**Spatial relationship records:**
## begin
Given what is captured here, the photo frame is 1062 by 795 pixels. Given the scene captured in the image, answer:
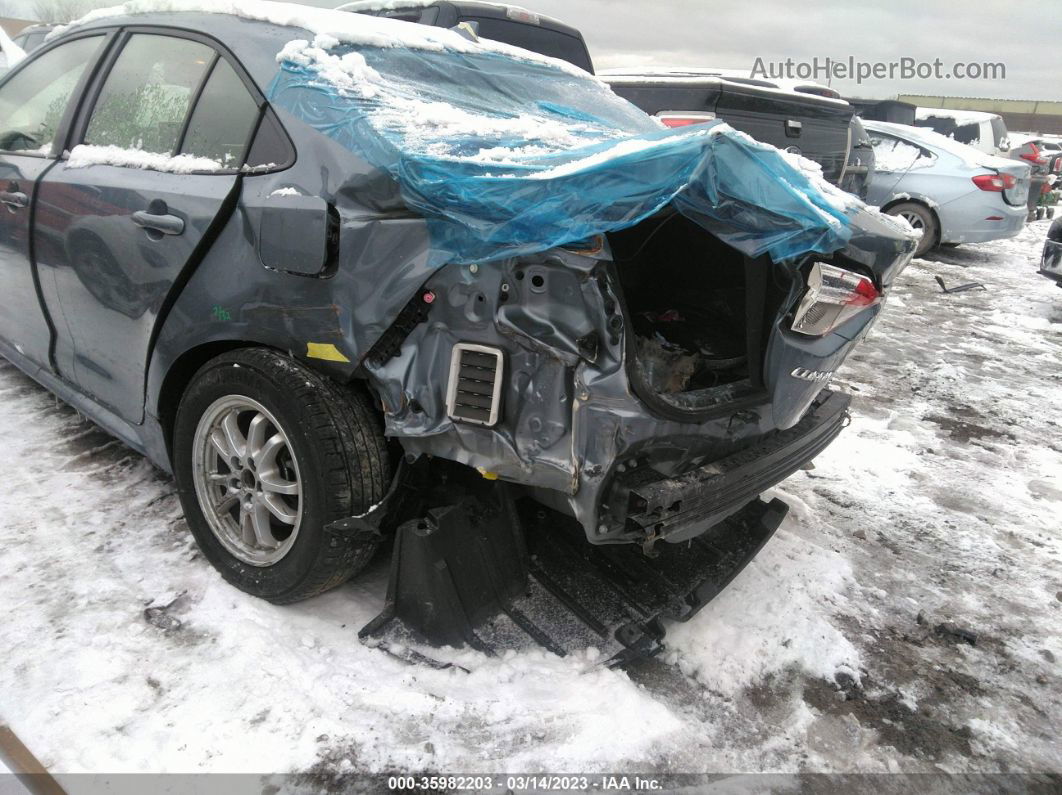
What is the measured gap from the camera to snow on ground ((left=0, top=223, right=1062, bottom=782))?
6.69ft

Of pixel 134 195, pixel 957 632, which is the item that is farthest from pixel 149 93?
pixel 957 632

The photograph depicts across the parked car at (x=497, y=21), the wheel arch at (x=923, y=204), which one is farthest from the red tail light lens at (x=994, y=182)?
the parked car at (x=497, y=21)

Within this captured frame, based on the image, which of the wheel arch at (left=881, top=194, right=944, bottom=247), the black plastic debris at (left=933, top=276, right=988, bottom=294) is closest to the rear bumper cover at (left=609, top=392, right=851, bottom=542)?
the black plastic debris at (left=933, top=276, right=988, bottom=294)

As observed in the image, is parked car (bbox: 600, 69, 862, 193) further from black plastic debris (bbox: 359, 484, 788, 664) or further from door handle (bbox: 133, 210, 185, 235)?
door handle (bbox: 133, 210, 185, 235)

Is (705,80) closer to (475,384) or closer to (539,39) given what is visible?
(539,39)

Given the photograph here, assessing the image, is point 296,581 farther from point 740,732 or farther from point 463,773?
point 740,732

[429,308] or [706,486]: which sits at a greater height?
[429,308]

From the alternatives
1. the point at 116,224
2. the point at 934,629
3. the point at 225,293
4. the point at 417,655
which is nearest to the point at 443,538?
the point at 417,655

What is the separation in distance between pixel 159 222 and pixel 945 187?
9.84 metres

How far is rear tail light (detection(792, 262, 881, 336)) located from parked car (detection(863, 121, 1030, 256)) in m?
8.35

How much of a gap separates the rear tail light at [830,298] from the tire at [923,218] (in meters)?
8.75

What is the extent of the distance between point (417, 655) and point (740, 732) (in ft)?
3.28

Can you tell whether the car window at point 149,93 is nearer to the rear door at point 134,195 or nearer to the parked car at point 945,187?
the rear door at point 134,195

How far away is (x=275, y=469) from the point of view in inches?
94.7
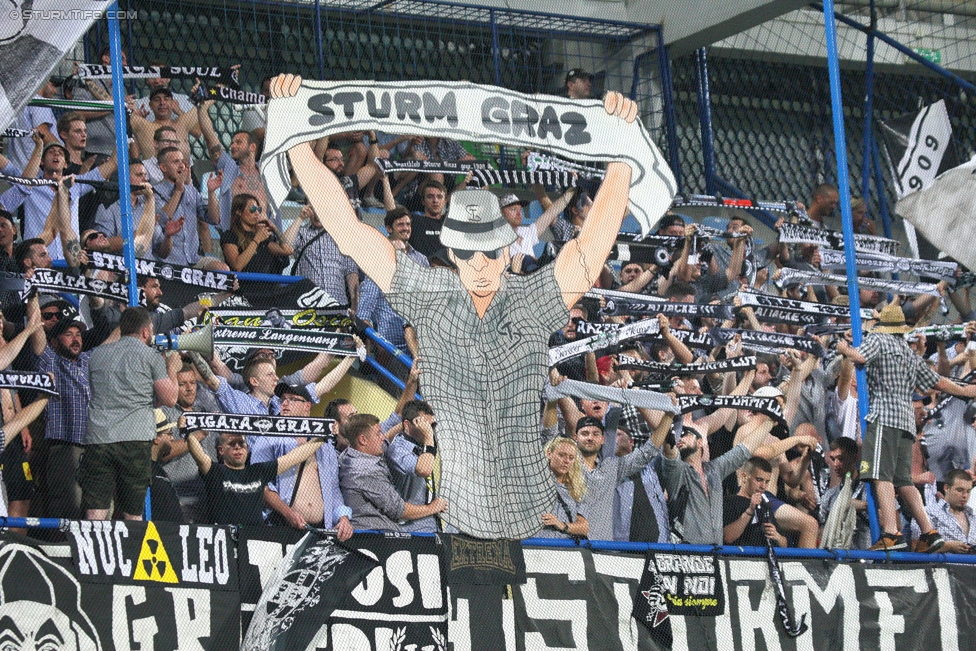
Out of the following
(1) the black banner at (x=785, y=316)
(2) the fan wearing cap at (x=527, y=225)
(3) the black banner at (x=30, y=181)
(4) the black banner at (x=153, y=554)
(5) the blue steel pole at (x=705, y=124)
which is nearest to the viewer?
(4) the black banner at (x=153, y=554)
## end
## begin
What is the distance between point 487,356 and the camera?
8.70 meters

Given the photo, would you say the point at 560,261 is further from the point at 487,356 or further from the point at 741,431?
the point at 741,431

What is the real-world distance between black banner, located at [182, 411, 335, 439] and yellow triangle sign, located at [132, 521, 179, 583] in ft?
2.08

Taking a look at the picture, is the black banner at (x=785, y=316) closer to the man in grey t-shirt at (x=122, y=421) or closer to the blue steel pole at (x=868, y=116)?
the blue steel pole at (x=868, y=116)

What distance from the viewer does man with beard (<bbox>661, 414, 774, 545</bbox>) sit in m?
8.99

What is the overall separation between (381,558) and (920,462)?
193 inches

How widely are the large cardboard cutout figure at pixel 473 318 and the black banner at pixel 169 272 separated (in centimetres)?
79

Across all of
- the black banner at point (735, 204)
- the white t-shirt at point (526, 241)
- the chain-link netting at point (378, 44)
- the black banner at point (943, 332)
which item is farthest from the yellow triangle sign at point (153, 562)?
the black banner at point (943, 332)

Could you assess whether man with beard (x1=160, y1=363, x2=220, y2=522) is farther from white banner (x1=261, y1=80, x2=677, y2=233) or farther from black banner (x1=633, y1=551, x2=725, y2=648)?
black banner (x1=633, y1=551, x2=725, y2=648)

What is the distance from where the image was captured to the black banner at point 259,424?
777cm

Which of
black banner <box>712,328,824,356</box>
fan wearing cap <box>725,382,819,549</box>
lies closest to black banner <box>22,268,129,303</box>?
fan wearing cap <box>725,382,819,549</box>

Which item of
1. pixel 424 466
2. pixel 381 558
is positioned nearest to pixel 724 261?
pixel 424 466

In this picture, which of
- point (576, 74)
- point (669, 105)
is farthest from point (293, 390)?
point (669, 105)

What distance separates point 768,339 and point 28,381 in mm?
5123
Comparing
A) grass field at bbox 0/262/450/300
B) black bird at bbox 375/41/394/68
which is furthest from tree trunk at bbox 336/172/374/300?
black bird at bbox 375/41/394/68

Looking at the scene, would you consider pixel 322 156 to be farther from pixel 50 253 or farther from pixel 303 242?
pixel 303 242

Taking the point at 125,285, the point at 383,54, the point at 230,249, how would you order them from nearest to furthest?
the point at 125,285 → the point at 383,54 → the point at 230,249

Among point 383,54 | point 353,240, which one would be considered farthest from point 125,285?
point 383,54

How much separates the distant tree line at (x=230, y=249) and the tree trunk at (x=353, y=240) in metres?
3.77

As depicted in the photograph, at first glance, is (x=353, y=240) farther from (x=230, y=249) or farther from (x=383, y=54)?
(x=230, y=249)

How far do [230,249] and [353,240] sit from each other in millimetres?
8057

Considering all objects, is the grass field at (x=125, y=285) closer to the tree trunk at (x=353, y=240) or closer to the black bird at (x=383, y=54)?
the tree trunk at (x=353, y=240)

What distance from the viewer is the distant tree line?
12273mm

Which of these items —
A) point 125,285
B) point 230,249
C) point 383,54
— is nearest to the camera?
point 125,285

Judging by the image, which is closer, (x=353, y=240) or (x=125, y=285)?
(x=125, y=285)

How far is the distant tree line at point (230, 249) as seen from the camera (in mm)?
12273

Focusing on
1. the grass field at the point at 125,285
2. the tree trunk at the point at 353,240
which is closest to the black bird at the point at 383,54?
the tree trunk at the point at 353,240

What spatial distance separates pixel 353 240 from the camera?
## end
**REQUIRED WORK:**
Show each line of the rows above that contains the word "frame", treating uppercase and lowercase as distinct.

**RESPONSE TO THE TASK:**
Given what is captured here, the photo frame is 1062 by 795 pixels. Given the scene captured in the image, answer:
Within this captured frame, based on the image, which of the wheel arch at (left=881, top=194, right=944, bottom=247), the black plastic debris at (left=933, top=276, right=988, bottom=294) is closest to the rear bumper cover at (left=609, top=392, right=851, bottom=542)?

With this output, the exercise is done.